- Show logo
- Genre: Children's television series Action Thriller Fantasy
- Created by: Essel Vision Productions
- Directed by: Vaibhav Mutha
- Country of origin: India
- Original language: Hindi
- No. of seasons: 1
- No. of episodes: 26

Production
- Producer: Essel Vision Productions
- Running time: 50 minutes

Original release
- Network: Zee TV
- Release: 14 March – 7 June 2015

= Maharakshak: Devi =

Indian television series

Maharakshak: Devi is a 2015 Indian superhero fantasy television children's television series about Devi/Durga reincarnated as a teenage girl in modern Mumbai.

==Plot==
The series follows the story of Gauri, who is an incarnation of the Hindu Goddess Devi/Durga.
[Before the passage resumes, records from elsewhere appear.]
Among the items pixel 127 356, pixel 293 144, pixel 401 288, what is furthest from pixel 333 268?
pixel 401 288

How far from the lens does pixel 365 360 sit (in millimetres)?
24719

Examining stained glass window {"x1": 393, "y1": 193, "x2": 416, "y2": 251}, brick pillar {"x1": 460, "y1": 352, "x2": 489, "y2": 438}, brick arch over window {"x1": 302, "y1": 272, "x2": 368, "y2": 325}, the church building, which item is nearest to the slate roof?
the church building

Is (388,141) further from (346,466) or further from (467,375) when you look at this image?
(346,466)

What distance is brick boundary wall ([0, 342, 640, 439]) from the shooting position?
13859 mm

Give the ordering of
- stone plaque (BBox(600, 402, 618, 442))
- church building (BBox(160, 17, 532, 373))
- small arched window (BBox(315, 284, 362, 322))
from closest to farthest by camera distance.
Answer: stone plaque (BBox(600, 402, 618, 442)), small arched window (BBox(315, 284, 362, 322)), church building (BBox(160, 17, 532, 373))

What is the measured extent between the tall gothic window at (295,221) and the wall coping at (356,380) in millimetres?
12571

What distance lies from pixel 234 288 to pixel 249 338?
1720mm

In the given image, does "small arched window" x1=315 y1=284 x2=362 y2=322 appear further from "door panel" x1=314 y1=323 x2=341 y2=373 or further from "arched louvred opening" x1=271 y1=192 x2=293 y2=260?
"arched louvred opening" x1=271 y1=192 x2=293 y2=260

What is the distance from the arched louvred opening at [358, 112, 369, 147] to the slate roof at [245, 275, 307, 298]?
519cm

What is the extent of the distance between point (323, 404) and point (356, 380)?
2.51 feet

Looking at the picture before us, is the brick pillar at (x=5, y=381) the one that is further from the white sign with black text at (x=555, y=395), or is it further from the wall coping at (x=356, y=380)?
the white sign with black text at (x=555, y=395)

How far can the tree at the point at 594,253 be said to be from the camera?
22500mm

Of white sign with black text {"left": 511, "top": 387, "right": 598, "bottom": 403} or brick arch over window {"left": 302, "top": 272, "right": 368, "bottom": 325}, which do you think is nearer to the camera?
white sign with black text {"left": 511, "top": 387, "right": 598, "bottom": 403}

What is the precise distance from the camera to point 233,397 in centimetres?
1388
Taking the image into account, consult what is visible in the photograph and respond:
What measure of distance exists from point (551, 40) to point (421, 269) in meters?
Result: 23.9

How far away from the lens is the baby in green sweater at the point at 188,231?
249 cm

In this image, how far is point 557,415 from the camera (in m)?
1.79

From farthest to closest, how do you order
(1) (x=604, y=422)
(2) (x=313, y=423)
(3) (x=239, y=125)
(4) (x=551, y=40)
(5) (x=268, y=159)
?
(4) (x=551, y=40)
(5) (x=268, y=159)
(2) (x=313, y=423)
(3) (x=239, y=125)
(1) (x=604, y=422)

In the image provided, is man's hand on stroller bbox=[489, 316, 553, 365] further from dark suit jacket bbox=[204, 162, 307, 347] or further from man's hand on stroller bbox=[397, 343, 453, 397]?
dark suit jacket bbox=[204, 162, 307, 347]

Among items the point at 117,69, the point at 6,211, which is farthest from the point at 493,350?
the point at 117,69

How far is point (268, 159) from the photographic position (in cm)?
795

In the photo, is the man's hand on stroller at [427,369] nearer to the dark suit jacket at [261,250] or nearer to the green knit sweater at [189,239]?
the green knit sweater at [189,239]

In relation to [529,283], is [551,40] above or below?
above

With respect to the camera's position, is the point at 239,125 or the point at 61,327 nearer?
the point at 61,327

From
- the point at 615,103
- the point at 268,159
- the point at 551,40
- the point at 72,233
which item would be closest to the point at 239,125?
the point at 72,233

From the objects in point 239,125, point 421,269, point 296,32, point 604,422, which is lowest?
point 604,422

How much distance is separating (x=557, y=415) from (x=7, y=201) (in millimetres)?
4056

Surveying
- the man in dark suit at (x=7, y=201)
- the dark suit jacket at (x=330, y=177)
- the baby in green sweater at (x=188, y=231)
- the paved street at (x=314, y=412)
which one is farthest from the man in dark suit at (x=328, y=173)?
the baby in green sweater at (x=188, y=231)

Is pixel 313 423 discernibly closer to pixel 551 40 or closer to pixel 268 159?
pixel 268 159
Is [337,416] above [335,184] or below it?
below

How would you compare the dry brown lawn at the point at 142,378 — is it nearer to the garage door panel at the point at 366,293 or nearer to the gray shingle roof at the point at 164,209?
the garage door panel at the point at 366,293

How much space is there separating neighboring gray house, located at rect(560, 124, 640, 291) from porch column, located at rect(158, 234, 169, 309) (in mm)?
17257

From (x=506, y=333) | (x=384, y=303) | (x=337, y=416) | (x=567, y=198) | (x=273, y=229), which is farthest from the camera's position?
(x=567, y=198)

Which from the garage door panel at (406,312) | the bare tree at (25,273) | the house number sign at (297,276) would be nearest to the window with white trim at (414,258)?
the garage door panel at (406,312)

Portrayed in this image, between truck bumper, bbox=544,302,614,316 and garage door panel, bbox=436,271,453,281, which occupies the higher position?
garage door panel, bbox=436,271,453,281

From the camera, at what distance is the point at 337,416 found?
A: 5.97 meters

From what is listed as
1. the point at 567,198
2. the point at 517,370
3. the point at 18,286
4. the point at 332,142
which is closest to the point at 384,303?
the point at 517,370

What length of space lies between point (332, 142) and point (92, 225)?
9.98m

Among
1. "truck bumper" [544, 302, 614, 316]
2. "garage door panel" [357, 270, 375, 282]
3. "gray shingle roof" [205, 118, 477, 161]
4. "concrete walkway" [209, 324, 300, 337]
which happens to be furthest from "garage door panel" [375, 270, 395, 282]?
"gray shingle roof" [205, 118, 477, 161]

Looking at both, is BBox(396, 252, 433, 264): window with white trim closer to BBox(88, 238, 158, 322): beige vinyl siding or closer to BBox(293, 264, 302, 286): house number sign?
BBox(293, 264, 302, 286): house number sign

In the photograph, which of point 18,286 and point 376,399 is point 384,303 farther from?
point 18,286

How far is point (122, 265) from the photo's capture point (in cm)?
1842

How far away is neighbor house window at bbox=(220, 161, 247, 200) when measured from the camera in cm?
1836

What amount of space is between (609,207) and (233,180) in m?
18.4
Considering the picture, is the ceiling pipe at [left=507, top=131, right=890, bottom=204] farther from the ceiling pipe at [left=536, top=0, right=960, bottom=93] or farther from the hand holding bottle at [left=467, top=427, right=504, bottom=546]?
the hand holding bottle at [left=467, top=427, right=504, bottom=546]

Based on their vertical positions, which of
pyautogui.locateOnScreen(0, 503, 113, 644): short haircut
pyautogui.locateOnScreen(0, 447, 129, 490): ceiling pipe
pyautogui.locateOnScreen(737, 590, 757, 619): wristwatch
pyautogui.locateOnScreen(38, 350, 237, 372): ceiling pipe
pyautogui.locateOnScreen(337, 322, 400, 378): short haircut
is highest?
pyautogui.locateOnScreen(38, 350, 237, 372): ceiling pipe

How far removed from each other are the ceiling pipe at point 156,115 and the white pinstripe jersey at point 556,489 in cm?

During the first 17 years of her life, Gauri is raised and trained by her Guru, Brihaspati, who found her floating in the river when she was an infant. She eventually battles various asuras that exist in the contemporary world (Bhasmasura, Kumbhakarna, Mahishasura, Jalandhara, Raktabīja and Sumbha and Nisumbha) under the service of their Guru, Shukracharya. Her companions and advisors are Brihaspati, Tiger, Parijaat, Inspector Narayan, and Krishna.

==Cast==
- Umang Jain as Gauri/Devi/Durga
- Rohit Bakshi as Brihaspati/Professor Jayant
- Indraneil Sengupta as Shukracharya/Virat Mittal
- Karan Suchak as Inspector Narayan/Narada
- Shresth Kumar as Krishna
- Sahil Uppal as Tiger
- Ankit Gera as Bhasma/Bhasmasura
- Varun Kapoor as Mahish/Mahishasura
- Rushiraj Pawar as Parijaat
- Nikita Sharma as Vedika
- Kamalika Guha Thakurta as Meena
- Ujjwal Gauraha as Jalandhar
- Tarun Khanna as Raktabija

==Development==
In response to a perceived lack of superheroes in Indian films, Zee TV launched its Maharakshak superhero franchise in 2014 with the three-month serial, Maharakshak: Aryan. It was followed in 2015 with the second instalment, the three month series, Maharakshak: Devi (while the network originally planned for the franchise to consist of three series, only two have been released to date). Maharakshak: Devi was conceived of as a vehicle to highlight female empowerment. Umang Jain was cast in the dual roles of Gauri/Devi, partly due to her background as a dancer and a brown belt in the martial arts. Jain states that she was drawn to the role because it was a challenging one.